Jean-Claude Fontanet, l’aîné d’une fratrie de quatre garçons, est né à Genève en 1925 ; son père, d’une famille originaire du Piémont, appartient à la deuxième génération de la famille établie à Genève. Parmi ses ascendants maternels, un musicien célèbre, le compositeur et violoniste Giovanni Battista Viotti qui dirigea l’Opéra de Paris de 1818 à 1821 et dont Jean-Claude tiendrait sa vive sensibilité à la musique. Noël Fontanet fut un dessinateur et caricaturiste célèbre de l’entre-deux-guerres et un important contributeur au Pilori aux côtés de Georges Oltramare ; autoritaire et talentueux, il pesa lourdement sur son aîné qui était d’une sensibilité extrême et d’une santé très délicate. sa mère, d’origine savoyarde, voua un attachement inconditionnel à son aîné qui le lui rendit bien.
Doué et travailleur, il commence des études à l’Ecole des Beaux-Arts, puis de lettres à l’université de Genève, mais qu’il n’achève pas. La tuberculose, attrapée au service militaire, puis de graves troubles psychiques et un état dépressif le maintiennent sa vie durant dans un état de constante alerte et entravent ses qualités sportives, son amour de la vie, ses dispositions au bonheur. La montagne, à la fois lieu de guérison et de conquête virile, l’a fasciné et instruit; la lecture des romans de Ramuz s’est inscrite dans cette passion contrariée ; comme ceux de sa génération, il aimait marcher et avancer. A la fin de sa vie, il affronte la malvoyance et la lente venue de la nuit ; il la combat de toutes ses forces pour sauvegarder la lecture et l’écriture qu’il a minuscule.

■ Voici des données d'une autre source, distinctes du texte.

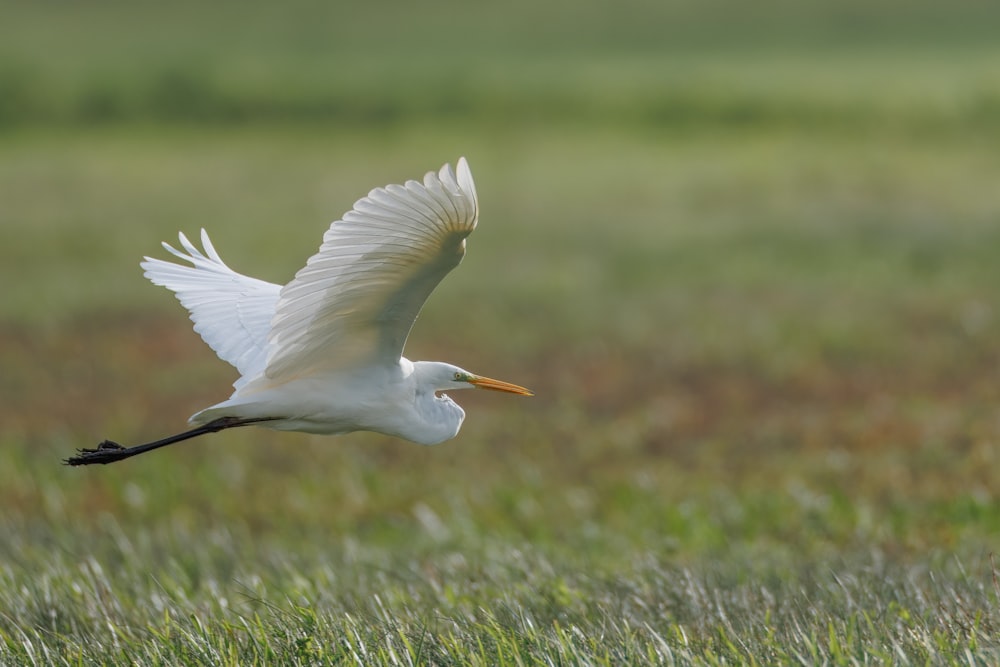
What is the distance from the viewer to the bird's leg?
445 cm

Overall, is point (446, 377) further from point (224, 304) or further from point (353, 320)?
point (224, 304)

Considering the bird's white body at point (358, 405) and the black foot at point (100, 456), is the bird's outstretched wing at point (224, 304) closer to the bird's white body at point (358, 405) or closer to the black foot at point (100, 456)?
the bird's white body at point (358, 405)

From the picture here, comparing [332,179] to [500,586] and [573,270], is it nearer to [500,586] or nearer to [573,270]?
[573,270]

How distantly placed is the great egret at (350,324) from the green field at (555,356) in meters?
0.61

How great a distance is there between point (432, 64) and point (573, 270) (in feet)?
43.9

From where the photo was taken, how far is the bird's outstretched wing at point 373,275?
3727 millimetres

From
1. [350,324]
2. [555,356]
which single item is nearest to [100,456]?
[350,324]

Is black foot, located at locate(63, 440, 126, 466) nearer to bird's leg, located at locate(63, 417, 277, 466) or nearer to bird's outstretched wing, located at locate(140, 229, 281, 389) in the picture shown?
bird's leg, located at locate(63, 417, 277, 466)

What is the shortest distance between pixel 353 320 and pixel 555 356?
310 inches

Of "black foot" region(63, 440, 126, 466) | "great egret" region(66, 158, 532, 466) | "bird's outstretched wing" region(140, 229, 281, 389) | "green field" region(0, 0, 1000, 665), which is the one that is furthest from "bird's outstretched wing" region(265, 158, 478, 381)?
"green field" region(0, 0, 1000, 665)

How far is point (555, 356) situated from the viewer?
1205 centimetres

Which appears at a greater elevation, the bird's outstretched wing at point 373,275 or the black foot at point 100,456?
the bird's outstretched wing at point 373,275

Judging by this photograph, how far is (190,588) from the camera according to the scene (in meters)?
5.26

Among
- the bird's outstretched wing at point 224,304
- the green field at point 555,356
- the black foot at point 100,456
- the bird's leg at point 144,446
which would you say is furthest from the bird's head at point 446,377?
the black foot at point 100,456
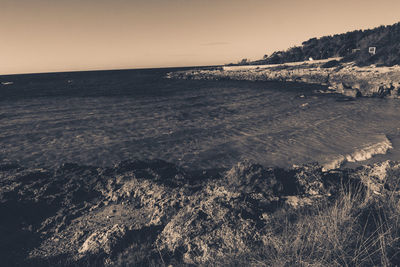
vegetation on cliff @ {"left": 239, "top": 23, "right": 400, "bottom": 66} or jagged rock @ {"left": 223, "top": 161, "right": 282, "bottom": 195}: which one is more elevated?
vegetation on cliff @ {"left": 239, "top": 23, "right": 400, "bottom": 66}

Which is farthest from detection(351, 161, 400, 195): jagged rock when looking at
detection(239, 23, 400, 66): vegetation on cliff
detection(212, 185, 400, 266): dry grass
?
detection(239, 23, 400, 66): vegetation on cliff

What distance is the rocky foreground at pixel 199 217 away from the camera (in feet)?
10.1

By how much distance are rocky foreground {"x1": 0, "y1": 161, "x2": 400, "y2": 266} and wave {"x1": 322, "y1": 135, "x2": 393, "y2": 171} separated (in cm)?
167

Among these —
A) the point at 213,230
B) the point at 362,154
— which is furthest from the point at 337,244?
the point at 362,154

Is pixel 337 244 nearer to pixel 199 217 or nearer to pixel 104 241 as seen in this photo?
pixel 199 217

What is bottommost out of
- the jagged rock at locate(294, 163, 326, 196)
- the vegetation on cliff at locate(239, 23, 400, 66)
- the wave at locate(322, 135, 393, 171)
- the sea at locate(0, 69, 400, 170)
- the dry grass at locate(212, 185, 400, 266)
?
the wave at locate(322, 135, 393, 171)

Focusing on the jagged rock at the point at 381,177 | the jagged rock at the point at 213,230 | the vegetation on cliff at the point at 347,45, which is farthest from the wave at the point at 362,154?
the vegetation on cliff at the point at 347,45

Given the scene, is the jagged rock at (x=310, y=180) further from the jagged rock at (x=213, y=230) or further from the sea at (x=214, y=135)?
the sea at (x=214, y=135)

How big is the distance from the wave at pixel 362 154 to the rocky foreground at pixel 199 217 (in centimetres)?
167

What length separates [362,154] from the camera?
8500 millimetres

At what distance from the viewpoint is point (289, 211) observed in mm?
4324

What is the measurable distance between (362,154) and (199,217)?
24.2 ft

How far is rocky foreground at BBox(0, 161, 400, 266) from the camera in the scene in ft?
10.1

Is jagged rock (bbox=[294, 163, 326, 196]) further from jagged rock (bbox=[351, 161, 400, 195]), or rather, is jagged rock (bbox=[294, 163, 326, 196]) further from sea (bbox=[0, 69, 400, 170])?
sea (bbox=[0, 69, 400, 170])
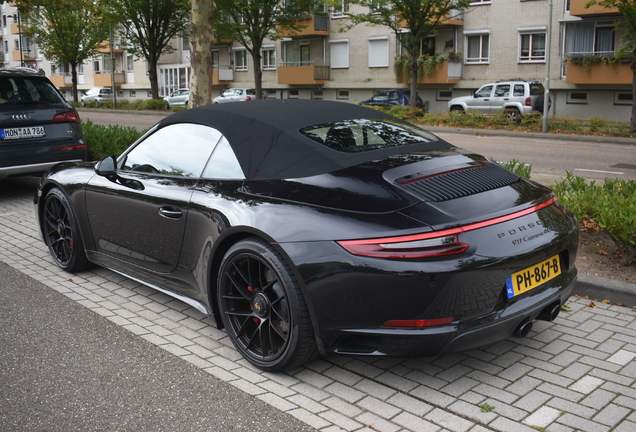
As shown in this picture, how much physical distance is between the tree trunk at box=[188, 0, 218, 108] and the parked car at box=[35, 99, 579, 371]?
6.13 m

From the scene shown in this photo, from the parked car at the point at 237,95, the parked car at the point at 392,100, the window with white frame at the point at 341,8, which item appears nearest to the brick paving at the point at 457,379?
the window with white frame at the point at 341,8

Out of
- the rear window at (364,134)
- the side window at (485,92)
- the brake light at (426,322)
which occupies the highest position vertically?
the side window at (485,92)

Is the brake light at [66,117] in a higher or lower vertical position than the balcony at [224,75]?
lower

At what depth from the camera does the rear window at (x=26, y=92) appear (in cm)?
856

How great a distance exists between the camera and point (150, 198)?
4.42 m

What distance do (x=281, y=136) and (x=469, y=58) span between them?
114 feet

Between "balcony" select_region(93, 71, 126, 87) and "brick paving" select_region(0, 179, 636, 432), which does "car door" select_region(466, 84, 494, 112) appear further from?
"balcony" select_region(93, 71, 126, 87)

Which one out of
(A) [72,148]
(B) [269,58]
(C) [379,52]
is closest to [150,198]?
(A) [72,148]

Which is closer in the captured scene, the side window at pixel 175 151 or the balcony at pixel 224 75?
the side window at pixel 175 151

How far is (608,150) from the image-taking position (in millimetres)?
17453

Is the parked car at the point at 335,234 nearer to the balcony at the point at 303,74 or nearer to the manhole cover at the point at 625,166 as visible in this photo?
the manhole cover at the point at 625,166

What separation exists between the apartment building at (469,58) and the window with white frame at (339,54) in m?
0.07

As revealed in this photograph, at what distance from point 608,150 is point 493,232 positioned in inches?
625

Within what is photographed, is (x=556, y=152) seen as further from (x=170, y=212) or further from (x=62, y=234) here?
(x=170, y=212)
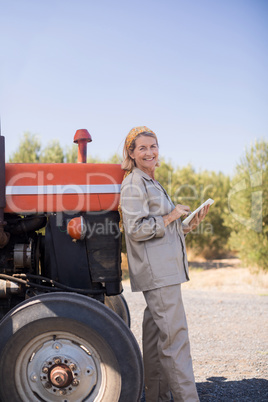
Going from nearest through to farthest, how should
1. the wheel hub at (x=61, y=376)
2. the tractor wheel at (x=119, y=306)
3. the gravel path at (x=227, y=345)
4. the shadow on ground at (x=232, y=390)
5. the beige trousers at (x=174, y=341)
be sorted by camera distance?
the wheel hub at (x=61, y=376)
the beige trousers at (x=174, y=341)
the shadow on ground at (x=232, y=390)
the gravel path at (x=227, y=345)
the tractor wheel at (x=119, y=306)

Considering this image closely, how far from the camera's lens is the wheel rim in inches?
94.9

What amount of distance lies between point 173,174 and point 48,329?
16.9m

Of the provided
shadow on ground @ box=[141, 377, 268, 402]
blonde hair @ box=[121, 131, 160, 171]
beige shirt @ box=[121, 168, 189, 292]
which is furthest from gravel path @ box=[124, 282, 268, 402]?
blonde hair @ box=[121, 131, 160, 171]

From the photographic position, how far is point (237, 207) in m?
13.5

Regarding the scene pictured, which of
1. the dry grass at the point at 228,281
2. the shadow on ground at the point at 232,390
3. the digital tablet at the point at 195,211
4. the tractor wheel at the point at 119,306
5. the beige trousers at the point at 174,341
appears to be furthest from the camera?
the dry grass at the point at 228,281

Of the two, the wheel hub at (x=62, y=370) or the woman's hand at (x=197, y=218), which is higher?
the woman's hand at (x=197, y=218)

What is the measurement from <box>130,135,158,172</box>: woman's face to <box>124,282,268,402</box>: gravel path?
1.85 meters

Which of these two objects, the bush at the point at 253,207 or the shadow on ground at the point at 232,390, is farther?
the bush at the point at 253,207

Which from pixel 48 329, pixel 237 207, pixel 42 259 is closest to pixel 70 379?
pixel 48 329

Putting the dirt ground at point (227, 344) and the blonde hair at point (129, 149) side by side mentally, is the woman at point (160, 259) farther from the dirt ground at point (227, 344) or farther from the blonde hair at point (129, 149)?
the dirt ground at point (227, 344)

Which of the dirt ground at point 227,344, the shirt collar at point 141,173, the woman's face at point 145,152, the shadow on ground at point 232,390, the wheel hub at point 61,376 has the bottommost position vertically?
the dirt ground at point 227,344

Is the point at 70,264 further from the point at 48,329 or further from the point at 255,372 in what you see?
the point at 255,372

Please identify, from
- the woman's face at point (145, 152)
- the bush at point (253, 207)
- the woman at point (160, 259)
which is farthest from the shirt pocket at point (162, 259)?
the bush at point (253, 207)

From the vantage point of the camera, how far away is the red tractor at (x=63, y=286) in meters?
2.39
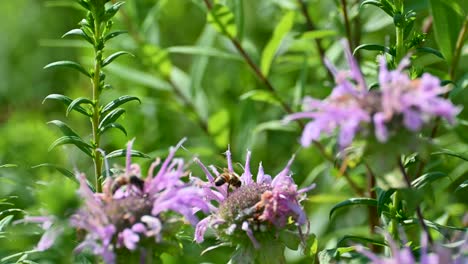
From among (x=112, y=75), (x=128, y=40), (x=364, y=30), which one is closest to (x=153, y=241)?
(x=364, y=30)

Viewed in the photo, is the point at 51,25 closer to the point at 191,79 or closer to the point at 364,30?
the point at 191,79

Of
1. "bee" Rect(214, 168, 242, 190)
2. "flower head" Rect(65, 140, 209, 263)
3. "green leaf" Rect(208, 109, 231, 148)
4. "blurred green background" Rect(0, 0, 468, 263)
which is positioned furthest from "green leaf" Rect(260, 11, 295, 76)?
"flower head" Rect(65, 140, 209, 263)

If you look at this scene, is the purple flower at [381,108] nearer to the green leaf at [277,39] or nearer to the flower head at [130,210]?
the flower head at [130,210]

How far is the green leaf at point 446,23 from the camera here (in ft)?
3.86

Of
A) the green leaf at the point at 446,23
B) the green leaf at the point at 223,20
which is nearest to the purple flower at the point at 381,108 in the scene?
the green leaf at the point at 446,23

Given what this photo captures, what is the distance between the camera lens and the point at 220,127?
1.55 meters

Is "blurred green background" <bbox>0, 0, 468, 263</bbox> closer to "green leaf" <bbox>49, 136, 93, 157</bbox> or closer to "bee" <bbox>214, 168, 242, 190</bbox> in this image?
"green leaf" <bbox>49, 136, 93, 157</bbox>

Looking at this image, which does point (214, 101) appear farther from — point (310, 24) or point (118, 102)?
point (118, 102)

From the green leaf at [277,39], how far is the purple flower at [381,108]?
0.63 metres

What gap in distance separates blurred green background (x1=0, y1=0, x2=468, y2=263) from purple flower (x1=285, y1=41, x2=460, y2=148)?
19.6 inches

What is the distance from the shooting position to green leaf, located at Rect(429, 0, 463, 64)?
1.18 m

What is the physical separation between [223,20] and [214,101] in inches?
22.0

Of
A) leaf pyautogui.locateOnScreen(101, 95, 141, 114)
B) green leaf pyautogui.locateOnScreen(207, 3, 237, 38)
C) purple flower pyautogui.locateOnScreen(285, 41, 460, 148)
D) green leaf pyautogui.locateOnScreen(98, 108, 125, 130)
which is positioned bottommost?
green leaf pyautogui.locateOnScreen(207, 3, 237, 38)

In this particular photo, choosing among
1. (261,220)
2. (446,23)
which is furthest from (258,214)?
(446,23)
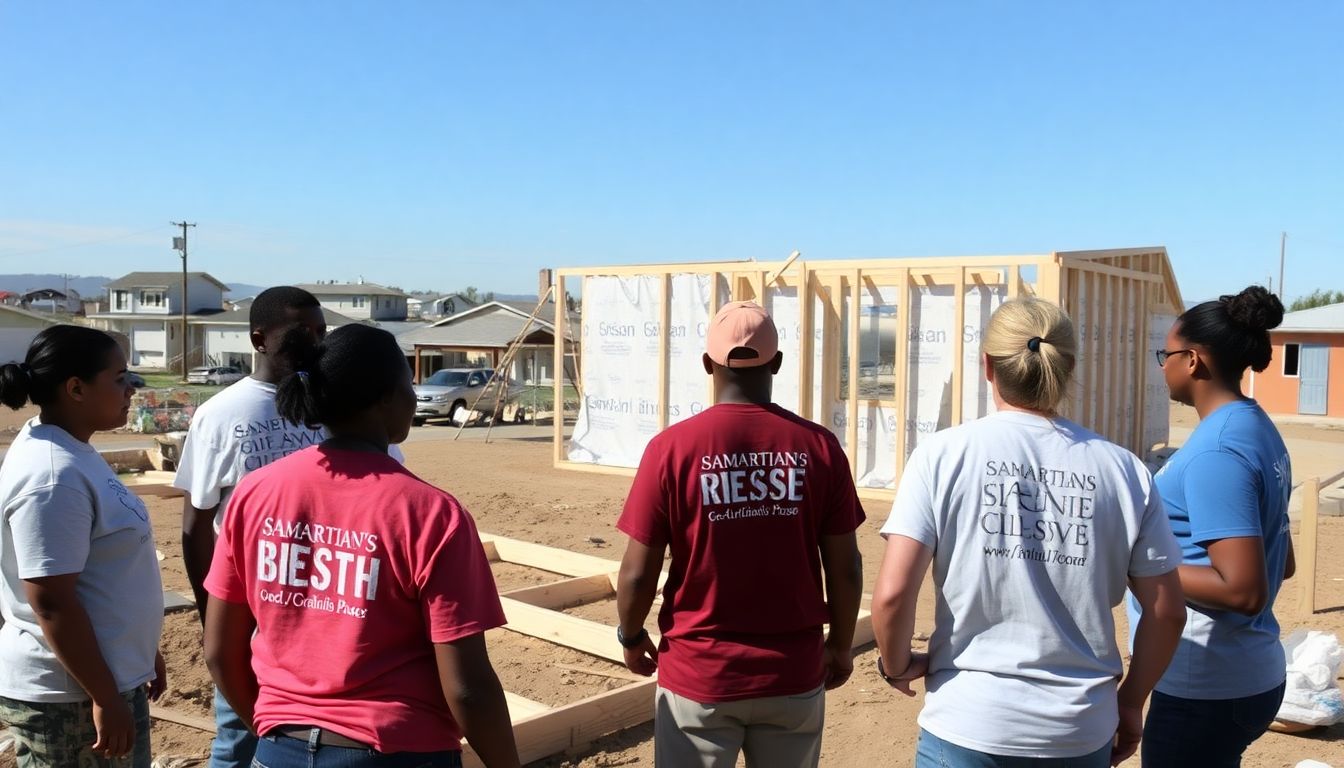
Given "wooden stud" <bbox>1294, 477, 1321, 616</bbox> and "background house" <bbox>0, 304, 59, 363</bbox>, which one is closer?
"wooden stud" <bbox>1294, 477, 1321, 616</bbox>

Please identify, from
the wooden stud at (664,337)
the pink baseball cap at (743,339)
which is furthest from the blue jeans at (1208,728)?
the wooden stud at (664,337)

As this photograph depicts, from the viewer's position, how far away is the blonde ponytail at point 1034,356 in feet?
7.02

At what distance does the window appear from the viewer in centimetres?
2848

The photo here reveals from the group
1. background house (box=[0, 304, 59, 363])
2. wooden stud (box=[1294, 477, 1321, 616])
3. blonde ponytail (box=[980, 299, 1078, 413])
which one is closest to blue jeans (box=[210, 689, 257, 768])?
blonde ponytail (box=[980, 299, 1078, 413])

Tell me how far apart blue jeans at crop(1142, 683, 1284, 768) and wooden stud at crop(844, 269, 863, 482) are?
964 cm

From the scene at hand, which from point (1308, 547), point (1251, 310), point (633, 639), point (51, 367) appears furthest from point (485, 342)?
point (1251, 310)

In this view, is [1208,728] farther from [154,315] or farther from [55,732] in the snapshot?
[154,315]

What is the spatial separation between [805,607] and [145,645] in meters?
1.78

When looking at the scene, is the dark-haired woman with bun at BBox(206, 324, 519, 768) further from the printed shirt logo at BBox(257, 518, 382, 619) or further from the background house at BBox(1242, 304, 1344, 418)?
the background house at BBox(1242, 304, 1344, 418)

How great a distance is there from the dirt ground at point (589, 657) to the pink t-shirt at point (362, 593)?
2631 mm

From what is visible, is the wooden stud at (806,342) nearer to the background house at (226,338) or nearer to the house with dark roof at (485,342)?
the house with dark roof at (485,342)

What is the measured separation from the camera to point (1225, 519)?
2.39 metres

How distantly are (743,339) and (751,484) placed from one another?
396 millimetres

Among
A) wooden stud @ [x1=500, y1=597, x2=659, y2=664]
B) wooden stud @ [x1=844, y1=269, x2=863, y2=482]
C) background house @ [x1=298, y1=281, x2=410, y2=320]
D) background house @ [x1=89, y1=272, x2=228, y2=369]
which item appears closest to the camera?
wooden stud @ [x1=500, y1=597, x2=659, y2=664]
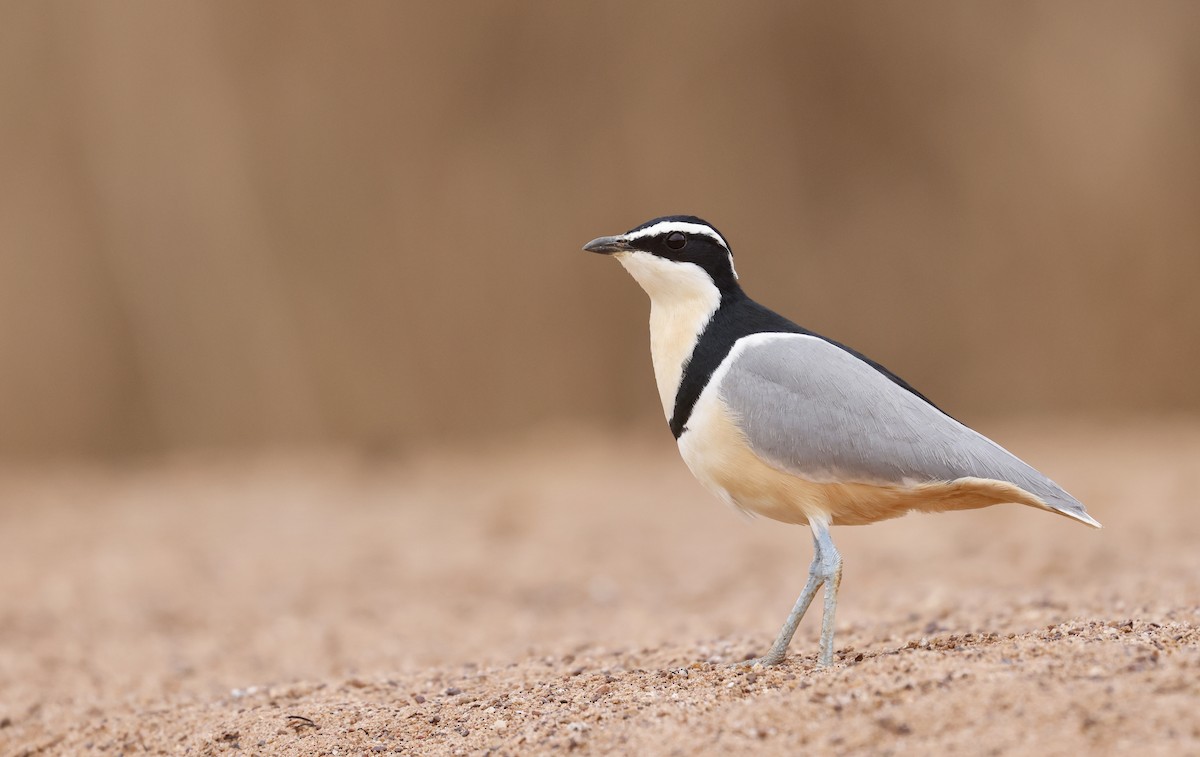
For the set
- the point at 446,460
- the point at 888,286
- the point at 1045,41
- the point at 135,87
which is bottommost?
the point at 446,460

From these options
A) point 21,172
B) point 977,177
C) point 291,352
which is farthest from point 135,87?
point 977,177

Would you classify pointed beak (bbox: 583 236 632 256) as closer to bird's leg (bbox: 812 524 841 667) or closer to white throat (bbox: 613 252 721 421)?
white throat (bbox: 613 252 721 421)

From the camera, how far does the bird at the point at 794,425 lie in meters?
3.85

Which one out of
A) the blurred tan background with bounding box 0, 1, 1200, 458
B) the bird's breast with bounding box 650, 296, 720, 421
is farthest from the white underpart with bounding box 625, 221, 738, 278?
the blurred tan background with bounding box 0, 1, 1200, 458

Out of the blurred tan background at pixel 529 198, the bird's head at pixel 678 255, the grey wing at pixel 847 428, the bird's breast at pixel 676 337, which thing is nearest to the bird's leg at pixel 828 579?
the grey wing at pixel 847 428

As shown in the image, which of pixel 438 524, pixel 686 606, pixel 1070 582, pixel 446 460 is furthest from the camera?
pixel 446 460

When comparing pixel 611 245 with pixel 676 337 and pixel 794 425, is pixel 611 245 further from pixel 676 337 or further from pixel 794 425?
pixel 794 425

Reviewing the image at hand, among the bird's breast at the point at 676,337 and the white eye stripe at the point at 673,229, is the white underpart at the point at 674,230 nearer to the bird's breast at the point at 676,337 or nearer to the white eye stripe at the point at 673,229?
the white eye stripe at the point at 673,229

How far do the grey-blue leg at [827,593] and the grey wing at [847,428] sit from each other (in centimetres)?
23

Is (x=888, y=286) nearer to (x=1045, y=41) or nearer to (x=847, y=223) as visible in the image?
(x=847, y=223)

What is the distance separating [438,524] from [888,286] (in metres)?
6.58

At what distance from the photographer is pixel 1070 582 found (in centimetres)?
650

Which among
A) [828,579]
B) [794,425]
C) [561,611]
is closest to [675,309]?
[794,425]

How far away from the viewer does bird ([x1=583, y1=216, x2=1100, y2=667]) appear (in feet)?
12.6
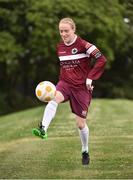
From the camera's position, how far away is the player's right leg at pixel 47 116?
9.36 meters

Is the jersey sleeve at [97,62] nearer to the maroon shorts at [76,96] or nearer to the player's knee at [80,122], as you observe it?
the maroon shorts at [76,96]

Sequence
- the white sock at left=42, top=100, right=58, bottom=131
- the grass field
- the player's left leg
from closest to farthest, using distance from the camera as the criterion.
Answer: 1. the grass field
2. the white sock at left=42, top=100, right=58, bottom=131
3. the player's left leg

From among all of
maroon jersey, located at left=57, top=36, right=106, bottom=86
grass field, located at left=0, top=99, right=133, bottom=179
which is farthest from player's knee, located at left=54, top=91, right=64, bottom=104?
grass field, located at left=0, top=99, right=133, bottom=179

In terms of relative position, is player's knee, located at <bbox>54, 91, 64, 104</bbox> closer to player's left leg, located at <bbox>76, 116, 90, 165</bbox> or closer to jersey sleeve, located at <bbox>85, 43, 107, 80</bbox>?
Result: player's left leg, located at <bbox>76, 116, 90, 165</bbox>

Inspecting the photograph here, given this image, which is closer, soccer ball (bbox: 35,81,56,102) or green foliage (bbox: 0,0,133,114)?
soccer ball (bbox: 35,81,56,102)

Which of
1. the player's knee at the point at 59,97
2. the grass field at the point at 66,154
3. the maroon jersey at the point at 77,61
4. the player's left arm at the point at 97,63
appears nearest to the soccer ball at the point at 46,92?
the player's knee at the point at 59,97

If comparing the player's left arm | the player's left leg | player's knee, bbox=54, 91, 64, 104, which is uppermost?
the player's left arm

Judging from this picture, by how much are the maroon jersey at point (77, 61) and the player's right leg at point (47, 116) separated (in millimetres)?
326

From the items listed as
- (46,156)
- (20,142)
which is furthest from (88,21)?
(46,156)

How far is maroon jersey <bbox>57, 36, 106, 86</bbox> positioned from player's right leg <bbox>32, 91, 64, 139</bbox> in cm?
33

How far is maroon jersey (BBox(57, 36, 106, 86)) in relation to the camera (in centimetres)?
967

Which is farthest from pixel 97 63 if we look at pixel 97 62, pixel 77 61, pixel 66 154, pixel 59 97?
pixel 66 154

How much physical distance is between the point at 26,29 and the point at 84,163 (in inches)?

Il n’aura qu’une vocation, celle de romancier, et sa vie active sera entièrement au service de la littérature et de l’écriture grâce à une discipline de fer, une volonté sans faille, une imagination débordante, un amour de la langue précise, riche de détails, ample dans ses registres et ses variations, vibrante d’harmonies secrètes ou de brusques ruptures qui déchirent. L’humour, la dérision, l’autodérision, le sens du ridicule donnent du relief à sa vision du monde et un éclat à ses observations minutieuses. Il savait rire et avec lui, on riait beaucoup, mais sur fond de désespoir, peut-être même de nihilisme. Il menait une vie simple, frugale, proche de la nature et sensible à tout ce qui se réalise et s’accomplit dans les jardins, avec son épouse, Paule, institutrice toute sa vie, aimée d’un amour absolu, et son fils.
Genève et ses alentours sont son lieu d’ancrage et le cadre de presque tous ses romans. Pour lui, comme pour Ramuz qui fut son grand modèle, les voyages sont intérieurs, et rien n’est plus riche en surprise que les lieux familiers et régulièrement arpentés.
Sa vie tient tout entière dans ses livres et dans quelques grandes amitiés littéraires d’une immense fidélité : Marcel Raymond, Alice Rivaz, Yvette Z’Graggen, Jean Vuilleumier, Yves Velan, et quelques autres. Il appréciait ses lecteurs et en faisaient vite des amis ou des confidents, conservant jusqu’à la fin ce souci de dialogues plus vastes, de communications plus ardentes que permettent les livres.